NASAA Notes: February 2014

February 5, 2014

The President's Ambitious Agenda

In a dramatic departure from recent years of inactivity, 2014 is off to a busy start in Washington. As NASAA reported last month, Congress began its new session by passing the first omnibus appropriations bill since 2009. That bill, which will fund federal agencies for the remainder of fiscal year 2014 (through September 30), provides the National Endowment for the Arts (NEA) with $146 million, an increase of $7 million over its previous funding level (when accounting for sequestration) and well above the $75 million initially proposed in the House of Representatives.

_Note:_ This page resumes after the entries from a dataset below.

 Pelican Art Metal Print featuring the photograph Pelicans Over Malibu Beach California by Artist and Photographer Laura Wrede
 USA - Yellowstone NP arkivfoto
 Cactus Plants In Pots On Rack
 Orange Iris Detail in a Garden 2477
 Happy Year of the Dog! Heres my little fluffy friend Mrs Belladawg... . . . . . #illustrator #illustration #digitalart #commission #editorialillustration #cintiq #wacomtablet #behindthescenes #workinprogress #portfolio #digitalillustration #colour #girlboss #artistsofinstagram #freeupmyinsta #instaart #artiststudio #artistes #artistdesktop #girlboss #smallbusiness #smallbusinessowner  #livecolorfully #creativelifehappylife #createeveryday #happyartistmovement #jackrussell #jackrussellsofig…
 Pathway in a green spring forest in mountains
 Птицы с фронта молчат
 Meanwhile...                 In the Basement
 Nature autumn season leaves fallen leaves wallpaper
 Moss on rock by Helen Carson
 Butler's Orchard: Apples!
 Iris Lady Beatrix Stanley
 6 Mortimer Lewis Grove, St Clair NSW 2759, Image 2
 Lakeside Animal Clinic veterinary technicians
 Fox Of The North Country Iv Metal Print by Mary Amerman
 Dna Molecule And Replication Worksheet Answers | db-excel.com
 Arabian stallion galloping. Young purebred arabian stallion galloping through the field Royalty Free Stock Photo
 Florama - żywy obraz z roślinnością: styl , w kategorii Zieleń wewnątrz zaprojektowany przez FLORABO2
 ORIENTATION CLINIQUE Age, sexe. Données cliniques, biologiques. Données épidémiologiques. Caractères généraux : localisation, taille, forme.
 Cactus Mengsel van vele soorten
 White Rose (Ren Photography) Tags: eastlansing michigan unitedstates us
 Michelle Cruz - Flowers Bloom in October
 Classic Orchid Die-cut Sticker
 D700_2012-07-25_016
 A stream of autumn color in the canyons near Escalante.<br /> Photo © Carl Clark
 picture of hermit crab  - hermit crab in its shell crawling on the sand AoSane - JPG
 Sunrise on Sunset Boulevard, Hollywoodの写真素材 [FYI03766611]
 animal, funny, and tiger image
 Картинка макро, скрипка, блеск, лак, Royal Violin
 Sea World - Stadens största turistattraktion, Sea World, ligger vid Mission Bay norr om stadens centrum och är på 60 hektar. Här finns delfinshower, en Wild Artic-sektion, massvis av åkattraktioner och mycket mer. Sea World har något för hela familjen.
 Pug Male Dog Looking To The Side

While we at NASAA are pleased with this funding level, the condensed timetable in which Congress is moving this year does not provide much time to celebrate. On Tuesday, President Obama delivered his fifth State of the Union address to Congress. While he did not discuss arts initiatives directly, the president, clearly frustrated by the opposition he has faced in Congress, promised that 2014 would be “a year of action.” To demonstrate this point, he said that while he plans to work with Congress, he will, whenever possible, employ his existing authority as president and use executive orders to direct federal policy. As the administration looks for opportunities to employ this new mandate, NASAA will look for ways to work with state arts agencies to influence federal policy.

Work related to the FY2015 federal budget is already under way. The White House has announced that the president’s budget recommendations will be released on March 4. In addition to the overall funding level for the NEA, NASAA will be watching the budget closely to see whether the president has indicated a willingness to consider arts programs under STEM (science, technology, engineering and math) funding.

Another important matter to monitor over the next few weeks will be negotiations relating to the federal debt ceiling. You may recall that a standoff over whether to raise the debt ceiling in 2011 led to the creation of the sequester, which continues to hinder federal spending. The Treasury Department expects to run out of borrowing authority later this month, so discussions over whether and how to extend the limit should pick up in earnest soon. NASAA will be watching these talks attentively, as any compromise that further reduces federal spending could once again hinder the NEA.